Many of us were told in school that the colonists who came to the New World from Europe were seeking religious freedom. This was not initially true. The Puritans who settled in New England clearly wanted religious freedom for themselves, freedom from the Church of England, but they were not interested in providing such freedom to others. Roger Williams was one person who experienced the religious persecution of the Puritans; he was exiled from the colony. But he moved a bit south and bought some land from a group of Native Americans, and founded the colony of Providence, which eventually became Rhode Island.

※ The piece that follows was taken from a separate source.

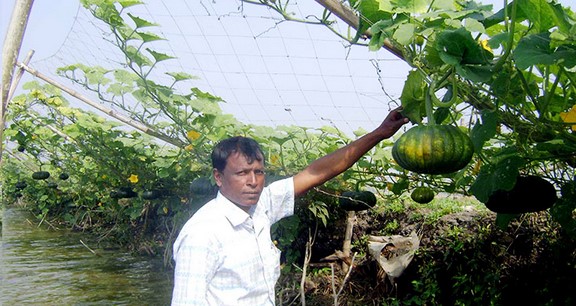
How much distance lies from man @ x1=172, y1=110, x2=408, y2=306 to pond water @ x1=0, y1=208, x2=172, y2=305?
14.7 feet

According to the George Washington Institute for Religious Freedom, “Williams proclaimed that everyone had the freedom to worship as they chose. Government would have no control over religion, and religious ministers would have no power to make or enforce laws (we now call this separation of church and state). England’s King Charles II, a Catholic sympathizer in a mostly-Protestant England, approved the colony’s promise of religious freedom by granting it a Royal Charter in 1663. Rhode Island’s Charter, which served as state constitution until 1842, includes this forward looking provision:
No person within the said Colony, at any time hereafter, shall be any wise molested, punished, disquieted, or called in question, for any differences in opinion, in matters of religion, who does not actually disturb the peace of our said Colony; but that all and every person and persons may, from time to time, and at all times hereafter, freely and fully have and enjoy his own and their judgments and consciences, in matters of religious concernments, throughout the tract of land heretofore mentioned, they behaving themselves peaceably and quietly and not using this liberty to licentiousness and profaneness, nor to the civil injury or outward disturbance of others. (https://www.gwirf.org/roger-williams-rhode-island-birthplace-of-religious-freedom/)
One result of this dedication to religious freedom for all was the arrival in the latter 17th century, of Jews. At first there were not many, and they were mostly from Spain and Portugal, but eventually a Jewish community in Newport. Initially they were not granted full citizenship—they couldn’t vote or hold office—but they were at least free from persecution (https://tourosynagogue.org/history/).
By 1758, the Congregation Jeshuat Israel was big enough to warrant the construction of a synagogue. This new synagogue was called the Touro Synagogue, and it was dedicated on this date in 1763. It was the first synagogue in what came to be the United States, and it stands to this day. The synagogue and congregation had its ups and downs through the 19th and early 20th century. But in 1946 it was declared a National Historic Site, an appropriate time since the Jewish community around the world had survived the dark night of the Holocaust.
Today there is, in the USA, a resurgence of anti-Semitism, on the fringes of both the political Left and Right. It is not the dark night of the Holocaust, yet things seem to be working their way to a gloaming for Jews in the USA. But we should all share the wisdom of our first president, who wrote to the Jews of Newport, RI,
May the children of the stock of Abraham who dwell in this land continue to merit and enjoy the good will of the other inhabitants—while everyone shall sit in safety under his own vine and fig tree and there shall be none to make him afraid.